┌────────

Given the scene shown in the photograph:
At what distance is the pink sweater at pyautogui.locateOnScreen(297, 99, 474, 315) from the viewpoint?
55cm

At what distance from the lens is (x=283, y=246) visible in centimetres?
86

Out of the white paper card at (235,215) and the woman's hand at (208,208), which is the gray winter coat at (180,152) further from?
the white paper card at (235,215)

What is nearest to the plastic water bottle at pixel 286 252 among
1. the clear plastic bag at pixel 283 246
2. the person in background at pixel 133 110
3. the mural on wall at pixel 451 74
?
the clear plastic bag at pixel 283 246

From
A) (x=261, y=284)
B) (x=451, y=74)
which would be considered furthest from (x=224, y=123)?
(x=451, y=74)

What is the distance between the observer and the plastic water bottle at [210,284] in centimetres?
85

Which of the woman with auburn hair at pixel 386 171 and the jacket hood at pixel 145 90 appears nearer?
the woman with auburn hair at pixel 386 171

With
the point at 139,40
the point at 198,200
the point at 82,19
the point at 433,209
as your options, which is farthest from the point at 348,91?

└────────

*OBJECTIVE:* Quote the listing above word for word, from its opening line to its last.

*WORKED ANSWER:*
Given the scene shown in the photograph:
At what distance is the pink sweater at pyautogui.locateOnScreen(297, 99, 474, 315) from the viewpoint?
55cm

At what distance from the lens is (x=283, y=246) visible in centimetres?
86

Out of the white paper card at (235,215) and the woman's hand at (208,208), which is the gray winter coat at (180,152) further from?
the white paper card at (235,215)

What is nearest to the plastic water bottle at pixel 286 252 among
1. the clear plastic bag at pixel 283 246
2. the person in background at pixel 133 110
3. the mural on wall at pixel 451 74
?
the clear plastic bag at pixel 283 246

From
A) (x=261, y=284)
B) (x=451, y=74)
which would be considered furthest from (x=224, y=123)?
(x=451, y=74)

What is the distance between the observer and the plastic water bottle at [210,284] in centimetres?
85

Which of the woman with auburn hair at pixel 386 171 and the jacket hood at pixel 145 90 appears nearer?
the woman with auburn hair at pixel 386 171

With
the point at 139,40
the point at 198,200
the point at 82,19
the point at 433,209
as your options, which is farthest from the point at 348,91?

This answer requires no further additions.